Darren: My view of Obama is that he has this view of himself as someone who can transcend the whole political fighting thing; it's not necessarily a good thing, it's just another symptom of a healthy ego, just like the enemies list. And Emanuel comes off as too pragmatic (in a very icy, implacable way) in my view to really care about getting back at the administration's "enemies," especially where Paterson's purported sin just wasn't that major. I just can't see them getting that worked up about Caroline Kennedy, whatever political debts they think they owe the Kennedy family. I also see so many drawbacks coming from being perceived as pressuring a black governor to drop out, that I don't think it would be worth letting it be known. Almost no advantage, and so many disadvantages possible.
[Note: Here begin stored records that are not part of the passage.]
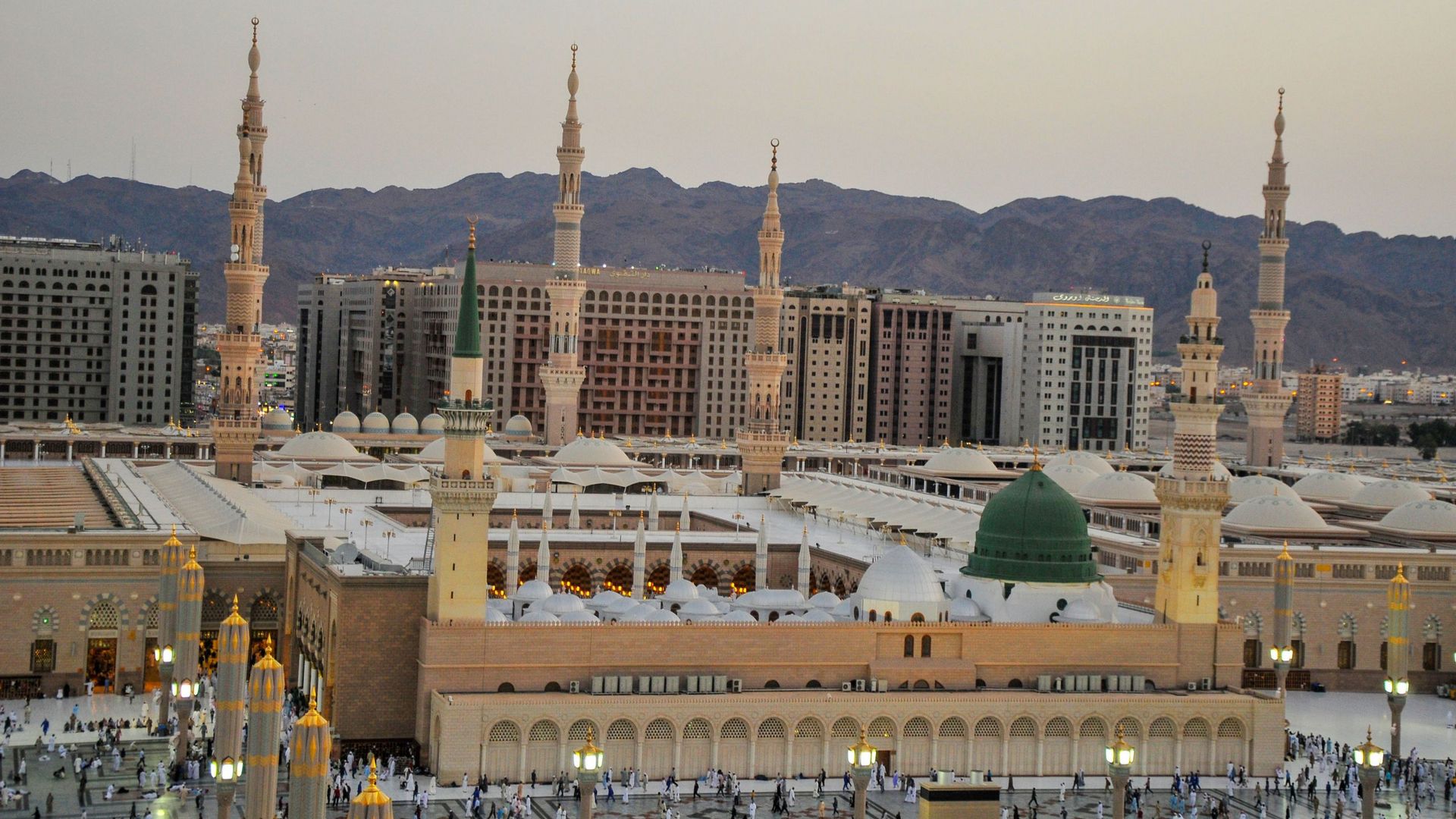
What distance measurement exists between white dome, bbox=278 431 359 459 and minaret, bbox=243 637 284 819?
2213 inches

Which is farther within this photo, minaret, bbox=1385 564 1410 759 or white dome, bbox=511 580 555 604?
white dome, bbox=511 580 555 604

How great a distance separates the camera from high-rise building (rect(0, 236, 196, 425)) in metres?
132

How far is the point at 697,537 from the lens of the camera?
209 feet

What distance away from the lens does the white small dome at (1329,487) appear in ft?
265

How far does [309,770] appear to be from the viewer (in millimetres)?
31000

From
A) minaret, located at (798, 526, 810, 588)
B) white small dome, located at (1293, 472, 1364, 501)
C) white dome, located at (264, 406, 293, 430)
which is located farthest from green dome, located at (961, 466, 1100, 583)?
white dome, located at (264, 406, 293, 430)

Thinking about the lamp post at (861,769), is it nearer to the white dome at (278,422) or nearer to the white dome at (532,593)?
the white dome at (532,593)

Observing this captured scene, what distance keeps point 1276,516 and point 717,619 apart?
2811 centimetres

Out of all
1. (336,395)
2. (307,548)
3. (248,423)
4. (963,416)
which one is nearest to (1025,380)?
(963,416)

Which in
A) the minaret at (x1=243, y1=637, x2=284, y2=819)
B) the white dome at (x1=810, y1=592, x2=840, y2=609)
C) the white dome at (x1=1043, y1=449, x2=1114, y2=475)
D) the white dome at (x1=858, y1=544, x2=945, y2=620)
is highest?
the white dome at (x1=1043, y1=449, x2=1114, y2=475)

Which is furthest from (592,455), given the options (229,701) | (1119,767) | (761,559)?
(1119,767)

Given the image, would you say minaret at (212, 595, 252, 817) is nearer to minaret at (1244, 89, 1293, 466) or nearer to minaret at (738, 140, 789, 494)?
minaret at (738, 140, 789, 494)

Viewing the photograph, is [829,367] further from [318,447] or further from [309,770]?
[309,770]

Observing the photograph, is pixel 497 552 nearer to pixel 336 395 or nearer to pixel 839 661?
pixel 839 661
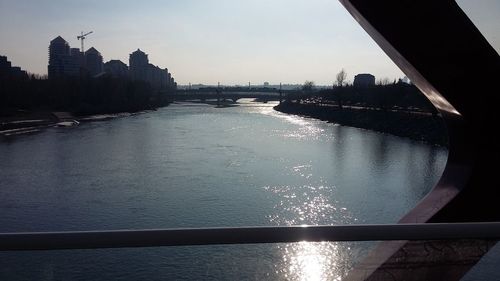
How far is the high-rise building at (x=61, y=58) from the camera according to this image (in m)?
40.7

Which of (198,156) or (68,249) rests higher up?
(68,249)

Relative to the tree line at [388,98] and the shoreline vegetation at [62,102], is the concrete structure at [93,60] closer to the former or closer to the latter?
the shoreline vegetation at [62,102]

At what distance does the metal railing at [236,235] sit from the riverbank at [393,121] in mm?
12997

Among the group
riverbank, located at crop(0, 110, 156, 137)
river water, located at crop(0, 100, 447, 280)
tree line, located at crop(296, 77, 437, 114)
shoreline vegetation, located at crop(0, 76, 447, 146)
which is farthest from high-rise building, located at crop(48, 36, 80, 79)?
river water, located at crop(0, 100, 447, 280)

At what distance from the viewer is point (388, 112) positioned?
19.3 metres

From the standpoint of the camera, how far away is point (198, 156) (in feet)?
31.5

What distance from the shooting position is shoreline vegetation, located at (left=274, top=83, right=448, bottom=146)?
1536cm

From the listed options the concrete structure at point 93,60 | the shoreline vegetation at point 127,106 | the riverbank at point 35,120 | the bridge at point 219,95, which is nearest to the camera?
the riverbank at point 35,120


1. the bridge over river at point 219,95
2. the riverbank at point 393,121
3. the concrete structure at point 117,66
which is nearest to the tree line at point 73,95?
the bridge over river at point 219,95

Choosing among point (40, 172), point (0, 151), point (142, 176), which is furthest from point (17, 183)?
point (0, 151)

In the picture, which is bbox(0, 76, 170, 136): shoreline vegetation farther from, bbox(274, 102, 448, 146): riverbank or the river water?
bbox(274, 102, 448, 146): riverbank

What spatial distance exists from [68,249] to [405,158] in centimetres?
1057

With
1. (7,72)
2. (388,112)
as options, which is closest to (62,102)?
(7,72)

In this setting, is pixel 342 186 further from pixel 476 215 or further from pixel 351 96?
pixel 351 96
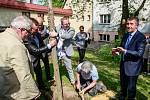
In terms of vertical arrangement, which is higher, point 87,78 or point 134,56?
point 134,56

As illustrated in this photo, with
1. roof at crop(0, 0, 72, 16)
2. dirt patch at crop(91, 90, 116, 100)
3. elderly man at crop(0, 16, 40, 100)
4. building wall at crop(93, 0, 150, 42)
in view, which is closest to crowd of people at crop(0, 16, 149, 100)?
elderly man at crop(0, 16, 40, 100)

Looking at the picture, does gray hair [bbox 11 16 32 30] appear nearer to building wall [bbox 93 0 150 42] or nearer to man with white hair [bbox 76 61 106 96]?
man with white hair [bbox 76 61 106 96]

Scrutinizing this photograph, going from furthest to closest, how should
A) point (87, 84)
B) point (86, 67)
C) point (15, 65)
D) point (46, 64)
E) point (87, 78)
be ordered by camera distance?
point (46, 64) → point (87, 84) → point (87, 78) → point (86, 67) → point (15, 65)

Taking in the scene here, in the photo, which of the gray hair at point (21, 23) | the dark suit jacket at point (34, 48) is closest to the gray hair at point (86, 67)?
the dark suit jacket at point (34, 48)

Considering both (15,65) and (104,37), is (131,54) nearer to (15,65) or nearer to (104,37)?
(15,65)

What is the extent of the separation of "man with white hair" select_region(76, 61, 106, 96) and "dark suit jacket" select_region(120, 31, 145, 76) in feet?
3.22

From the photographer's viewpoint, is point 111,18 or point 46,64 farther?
point 111,18

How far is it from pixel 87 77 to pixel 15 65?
3647 mm

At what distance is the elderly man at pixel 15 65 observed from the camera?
152 inches

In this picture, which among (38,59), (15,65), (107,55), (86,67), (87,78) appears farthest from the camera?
(107,55)

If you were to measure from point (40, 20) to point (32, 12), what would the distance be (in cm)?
2027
The Gaucho Politico said...

Hmm actually i think that Obama is perfectly in line with the actual view of the people of new york and so are those who asked him to step in.

More than six in ten voters — 63% — do not want Paterson to continue his gubernatorial quest. Just 25% would like to see Paterson make a bid.

So basically they just dont want the national party to tread on state politics. They dont want him to run either. its like when people rip on their family for being stupid but defending the stupidity when it comes from an outsider. Only i can call my sister stupid!

It is clear that people generally dont want paterson to run. maybe those who asked him to step in did so because he is also black so that they could avoid looking like a bunch of white elites trying to bounce the black guy and thus validating racial charges paterson leveled. maybe they did it cause they are gutless. there are a lot of reasons they might have tried to call in the head of the party on this.

i think the payback line of argument is being made too much of in this series of posts.